Polski złoty najsłabszą walutą w Europie. Lepiej radzą sobie nawet rosyjski rubel, czeska korona czy węgierski forint. Niektórzy analitycy mówią wręcz o "walutowym trzęsieniu ziemi". Złoty traci czwarty dzień z rzędu. Przed południem za euro trzeba było zapłacić: 4,21 zł, za dolara - prawie 2,9. Kurs franka szwajcarskiego zbliża się do 2 złotych.

Trzeba pamiętać, że waluty drożeją, jeśli ktoś je kupuje, a tanieją, jeśli sprzedaje. Złoty ewidentnie traci, co znaczy, że inwestorzy go wyprzedają. Czyli: nie mają do naszej waluty zaufania.

Dlaczego? Po pierwsze: gigantyczny deficyt budżetowy planowany na przyszły rok. Jak tłumaczą analitycy, zagraniczni inwestorzy przekonali się, że mimo wzrostu PKB polska gospodarka z kryzysu zupełnie nietknięta nie wyjdzie.

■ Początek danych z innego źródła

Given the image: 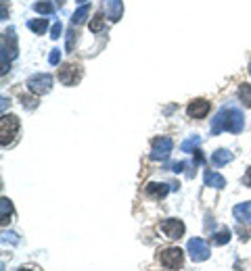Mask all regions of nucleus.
<instances>
[{
  "instance_id": "obj_1",
  "label": "nucleus",
  "mask_w": 251,
  "mask_h": 271,
  "mask_svg": "<svg viewBox=\"0 0 251 271\" xmlns=\"http://www.w3.org/2000/svg\"><path fill=\"white\" fill-rule=\"evenodd\" d=\"M245 127V117L237 107H222L211 121V133L218 136L220 131L241 133Z\"/></svg>"
},
{
  "instance_id": "obj_24",
  "label": "nucleus",
  "mask_w": 251,
  "mask_h": 271,
  "mask_svg": "<svg viewBox=\"0 0 251 271\" xmlns=\"http://www.w3.org/2000/svg\"><path fill=\"white\" fill-rule=\"evenodd\" d=\"M48 63H50V65H59V63H61V50H59V48H53V50H50Z\"/></svg>"
},
{
  "instance_id": "obj_20",
  "label": "nucleus",
  "mask_w": 251,
  "mask_h": 271,
  "mask_svg": "<svg viewBox=\"0 0 251 271\" xmlns=\"http://www.w3.org/2000/svg\"><path fill=\"white\" fill-rule=\"evenodd\" d=\"M105 29V17H103V13H96L94 17H92V21H90V31L92 33H100Z\"/></svg>"
},
{
  "instance_id": "obj_19",
  "label": "nucleus",
  "mask_w": 251,
  "mask_h": 271,
  "mask_svg": "<svg viewBox=\"0 0 251 271\" xmlns=\"http://www.w3.org/2000/svg\"><path fill=\"white\" fill-rule=\"evenodd\" d=\"M228 242H230V230H228V228H222V230H218V232L213 234V244L224 246V244H228Z\"/></svg>"
},
{
  "instance_id": "obj_4",
  "label": "nucleus",
  "mask_w": 251,
  "mask_h": 271,
  "mask_svg": "<svg viewBox=\"0 0 251 271\" xmlns=\"http://www.w3.org/2000/svg\"><path fill=\"white\" fill-rule=\"evenodd\" d=\"M50 88H53V75H48V73H36L27 79V90L36 96L50 92Z\"/></svg>"
},
{
  "instance_id": "obj_29",
  "label": "nucleus",
  "mask_w": 251,
  "mask_h": 271,
  "mask_svg": "<svg viewBox=\"0 0 251 271\" xmlns=\"http://www.w3.org/2000/svg\"><path fill=\"white\" fill-rule=\"evenodd\" d=\"M36 105H38V100H36V98H25V96H23V107H27V109H36Z\"/></svg>"
},
{
  "instance_id": "obj_15",
  "label": "nucleus",
  "mask_w": 251,
  "mask_h": 271,
  "mask_svg": "<svg viewBox=\"0 0 251 271\" xmlns=\"http://www.w3.org/2000/svg\"><path fill=\"white\" fill-rule=\"evenodd\" d=\"M11 215H13V202L7 196H3L0 198V223L7 225L11 221Z\"/></svg>"
},
{
  "instance_id": "obj_23",
  "label": "nucleus",
  "mask_w": 251,
  "mask_h": 271,
  "mask_svg": "<svg viewBox=\"0 0 251 271\" xmlns=\"http://www.w3.org/2000/svg\"><path fill=\"white\" fill-rule=\"evenodd\" d=\"M33 11L40 13V15H53L55 13V7L50 5V3H46V0H40V3L33 5Z\"/></svg>"
},
{
  "instance_id": "obj_7",
  "label": "nucleus",
  "mask_w": 251,
  "mask_h": 271,
  "mask_svg": "<svg viewBox=\"0 0 251 271\" xmlns=\"http://www.w3.org/2000/svg\"><path fill=\"white\" fill-rule=\"evenodd\" d=\"M82 77V69H80V65H63L61 69H59V81L63 83V86H76V83L80 81Z\"/></svg>"
},
{
  "instance_id": "obj_28",
  "label": "nucleus",
  "mask_w": 251,
  "mask_h": 271,
  "mask_svg": "<svg viewBox=\"0 0 251 271\" xmlns=\"http://www.w3.org/2000/svg\"><path fill=\"white\" fill-rule=\"evenodd\" d=\"M9 240H11L13 244L19 242V238H17V234H13V232H9V234H7V232H5V234H3V242H9Z\"/></svg>"
},
{
  "instance_id": "obj_11",
  "label": "nucleus",
  "mask_w": 251,
  "mask_h": 271,
  "mask_svg": "<svg viewBox=\"0 0 251 271\" xmlns=\"http://www.w3.org/2000/svg\"><path fill=\"white\" fill-rule=\"evenodd\" d=\"M170 190H172V184H161V182H151V184H147V196L155 198V200L165 198Z\"/></svg>"
},
{
  "instance_id": "obj_3",
  "label": "nucleus",
  "mask_w": 251,
  "mask_h": 271,
  "mask_svg": "<svg viewBox=\"0 0 251 271\" xmlns=\"http://www.w3.org/2000/svg\"><path fill=\"white\" fill-rule=\"evenodd\" d=\"M174 148V140L167 138V136H159V138L153 140L151 144V159L153 161H165L170 157V152Z\"/></svg>"
},
{
  "instance_id": "obj_18",
  "label": "nucleus",
  "mask_w": 251,
  "mask_h": 271,
  "mask_svg": "<svg viewBox=\"0 0 251 271\" xmlns=\"http://www.w3.org/2000/svg\"><path fill=\"white\" fill-rule=\"evenodd\" d=\"M27 27H29L33 33L42 36V33L48 29V21H46V19H29V21H27Z\"/></svg>"
},
{
  "instance_id": "obj_12",
  "label": "nucleus",
  "mask_w": 251,
  "mask_h": 271,
  "mask_svg": "<svg viewBox=\"0 0 251 271\" xmlns=\"http://www.w3.org/2000/svg\"><path fill=\"white\" fill-rule=\"evenodd\" d=\"M105 9H107V15H109V21L117 23L122 19V15H124V3L122 0H105Z\"/></svg>"
},
{
  "instance_id": "obj_21",
  "label": "nucleus",
  "mask_w": 251,
  "mask_h": 271,
  "mask_svg": "<svg viewBox=\"0 0 251 271\" xmlns=\"http://www.w3.org/2000/svg\"><path fill=\"white\" fill-rule=\"evenodd\" d=\"M199 144H201V136H193V138L184 140V142L180 144V148H182V152H195Z\"/></svg>"
},
{
  "instance_id": "obj_33",
  "label": "nucleus",
  "mask_w": 251,
  "mask_h": 271,
  "mask_svg": "<svg viewBox=\"0 0 251 271\" xmlns=\"http://www.w3.org/2000/svg\"><path fill=\"white\" fill-rule=\"evenodd\" d=\"M78 3H86V0H78Z\"/></svg>"
},
{
  "instance_id": "obj_31",
  "label": "nucleus",
  "mask_w": 251,
  "mask_h": 271,
  "mask_svg": "<svg viewBox=\"0 0 251 271\" xmlns=\"http://www.w3.org/2000/svg\"><path fill=\"white\" fill-rule=\"evenodd\" d=\"M17 271H33V269H27V267H21V269H17Z\"/></svg>"
},
{
  "instance_id": "obj_10",
  "label": "nucleus",
  "mask_w": 251,
  "mask_h": 271,
  "mask_svg": "<svg viewBox=\"0 0 251 271\" xmlns=\"http://www.w3.org/2000/svg\"><path fill=\"white\" fill-rule=\"evenodd\" d=\"M209 100H205V98H197V100H193V103L187 107V113H189V117H193V119H205L207 117V113H209Z\"/></svg>"
},
{
  "instance_id": "obj_14",
  "label": "nucleus",
  "mask_w": 251,
  "mask_h": 271,
  "mask_svg": "<svg viewBox=\"0 0 251 271\" xmlns=\"http://www.w3.org/2000/svg\"><path fill=\"white\" fill-rule=\"evenodd\" d=\"M205 186H209V188H216V190H222L226 186V179L224 175H220L218 171H211V169H205Z\"/></svg>"
},
{
  "instance_id": "obj_9",
  "label": "nucleus",
  "mask_w": 251,
  "mask_h": 271,
  "mask_svg": "<svg viewBox=\"0 0 251 271\" xmlns=\"http://www.w3.org/2000/svg\"><path fill=\"white\" fill-rule=\"evenodd\" d=\"M3 57L15 59L17 57V36H15V27H9L3 33Z\"/></svg>"
},
{
  "instance_id": "obj_25",
  "label": "nucleus",
  "mask_w": 251,
  "mask_h": 271,
  "mask_svg": "<svg viewBox=\"0 0 251 271\" xmlns=\"http://www.w3.org/2000/svg\"><path fill=\"white\" fill-rule=\"evenodd\" d=\"M76 38H78V33L76 29H67V50H74V44H76Z\"/></svg>"
},
{
  "instance_id": "obj_17",
  "label": "nucleus",
  "mask_w": 251,
  "mask_h": 271,
  "mask_svg": "<svg viewBox=\"0 0 251 271\" xmlns=\"http://www.w3.org/2000/svg\"><path fill=\"white\" fill-rule=\"evenodd\" d=\"M88 15H90V7L88 5H82L76 13H74V17H71V21H74V25H82L84 21L88 19Z\"/></svg>"
},
{
  "instance_id": "obj_16",
  "label": "nucleus",
  "mask_w": 251,
  "mask_h": 271,
  "mask_svg": "<svg viewBox=\"0 0 251 271\" xmlns=\"http://www.w3.org/2000/svg\"><path fill=\"white\" fill-rule=\"evenodd\" d=\"M230 161H232V152L226 150V148L216 150L213 155H211V163H213L216 167H222V165H226V163H230Z\"/></svg>"
},
{
  "instance_id": "obj_2",
  "label": "nucleus",
  "mask_w": 251,
  "mask_h": 271,
  "mask_svg": "<svg viewBox=\"0 0 251 271\" xmlns=\"http://www.w3.org/2000/svg\"><path fill=\"white\" fill-rule=\"evenodd\" d=\"M17 133H19V119L15 115H3V119H0V144H3V148L11 146L17 140Z\"/></svg>"
},
{
  "instance_id": "obj_6",
  "label": "nucleus",
  "mask_w": 251,
  "mask_h": 271,
  "mask_svg": "<svg viewBox=\"0 0 251 271\" xmlns=\"http://www.w3.org/2000/svg\"><path fill=\"white\" fill-rule=\"evenodd\" d=\"M182 261H184V255L180 248H165L159 252V263L167 269H180L182 267Z\"/></svg>"
},
{
  "instance_id": "obj_5",
  "label": "nucleus",
  "mask_w": 251,
  "mask_h": 271,
  "mask_svg": "<svg viewBox=\"0 0 251 271\" xmlns=\"http://www.w3.org/2000/svg\"><path fill=\"white\" fill-rule=\"evenodd\" d=\"M187 250H189L191 261H195V263H203V261L209 259V244H207L205 240H201V238L189 240Z\"/></svg>"
},
{
  "instance_id": "obj_22",
  "label": "nucleus",
  "mask_w": 251,
  "mask_h": 271,
  "mask_svg": "<svg viewBox=\"0 0 251 271\" xmlns=\"http://www.w3.org/2000/svg\"><path fill=\"white\" fill-rule=\"evenodd\" d=\"M239 98L245 107H251V86L249 83H241L239 86Z\"/></svg>"
},
{
  "instance_id": "obj_27",
  "label": "nucleus",
  "mask_w": 251,
  "mask_h": 271,
  "mask_svg": "<svg viewBox=\"0 0 251 271\" xmlns=\"http://www.w3.org/2000/svg\"><path fill=\"white\" fill-rule=\"evenodd\" d=\"M184 167H187V163H182V161H178V163H172L170 167H167V169H170V171H174V173H180L182 171V169Z\"/></svg>"
},
{
  "instance_id": "obj_34",
  "label": "nucleus",
  "mask_w": 251,
  "mask_h": 271,
  "mask_svg": "<svg viewBox=\"0 0 251 271\" xmlns=\"http://www.w3.org/2000/svg\"><path fill=\"white\" fill-rule=\"evenodd\" d=\"M249 73H251V67H249Z\"/></svg>"
},
{
  "instance_id": "obj_26",
  "label": "nucleus",
  "mask_w": 251,
  "mask_h": 271,
  "mask_svg": "<svg viewBox=\"0 0 251 271\" xmlns=\"http://www.w3.org/2000/svg\"><path fill=\"white\" fill-rule=\"evenodd\" d=\"M61 31H63V25H61V21H57V23L53 25V29H50V38H53V40H59Z\"/></svg>"
},
{
  "instance_id": "obj_8",
  "label": "nucleus",
  "mask_w": 251,
  "mask_h": 271,
  "mask_svg": "<svg viewBox=\"0 0 251 271\" xmlns=\"http://www.w3.org/2000/svg\"><path fill=\"white\" fill-rule=\"evenodd\" d=\"M161 232L165 234V238L178 240L184 236L187 228H184V223L180 221V219H165V221H161Z\"/></svg>"
},
{
  "instance_id": "obj_32",
  "label": "nucleus",
  "mask_w": 251,
  "mask_h": 271,
  "mask_svg": "<svg viewBox=\"0 0 251 271\" xmlns=\"http://www.w3.org/2000/svg\"><path fill=\"white\" fill-rule=\"evenodd\" d=\"M57 5H59V7H61V5H63V0H57Z\"/></svg>"
},
{
  "instance_id": "obj_30",
  "label": "nucleus",
  "mask_w": 251,
  "mask_h": 271,
  "mask_svg": "<svg viewBox=\"0 0 251 271\" xmlns=\"http://www.w3.org/2000/svg\"><path fill=\"white\" fill-rule=\"evenodd\" d=\"M243 186L251 188V167H247V171H245V175H243Z\"/></svg>"
},
{
  "instance_id": "obj_13",
  "label": "nucleus",
  "mask_w": 251,
  "mask_h": 271,
  "mask_svg": "<svg viewBox=\"0 0 251 271\" xmlns=\"http://www.w3.org/2000/svg\"><path fill=\"white\" fill-rule=\"evenodd\" d=\"M232 215H234V219H237V221H241V223H251V200L237 205V207L232 209Z\"/></svg>"
}]
</instances>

Do tego dochodzą fatalne dane opublikowane przez Narodowy Bank Polski. Według nich coraz więcej importujemy, czyli kupujemy towarów z zagranicy, a mniej sprzedajemy - tłumaczy analityk Marek Wołos.

Pod koniec tygodnia może będzie lepiej - poznamy poziom inflacji i produkcji przemysłowej w Polsce.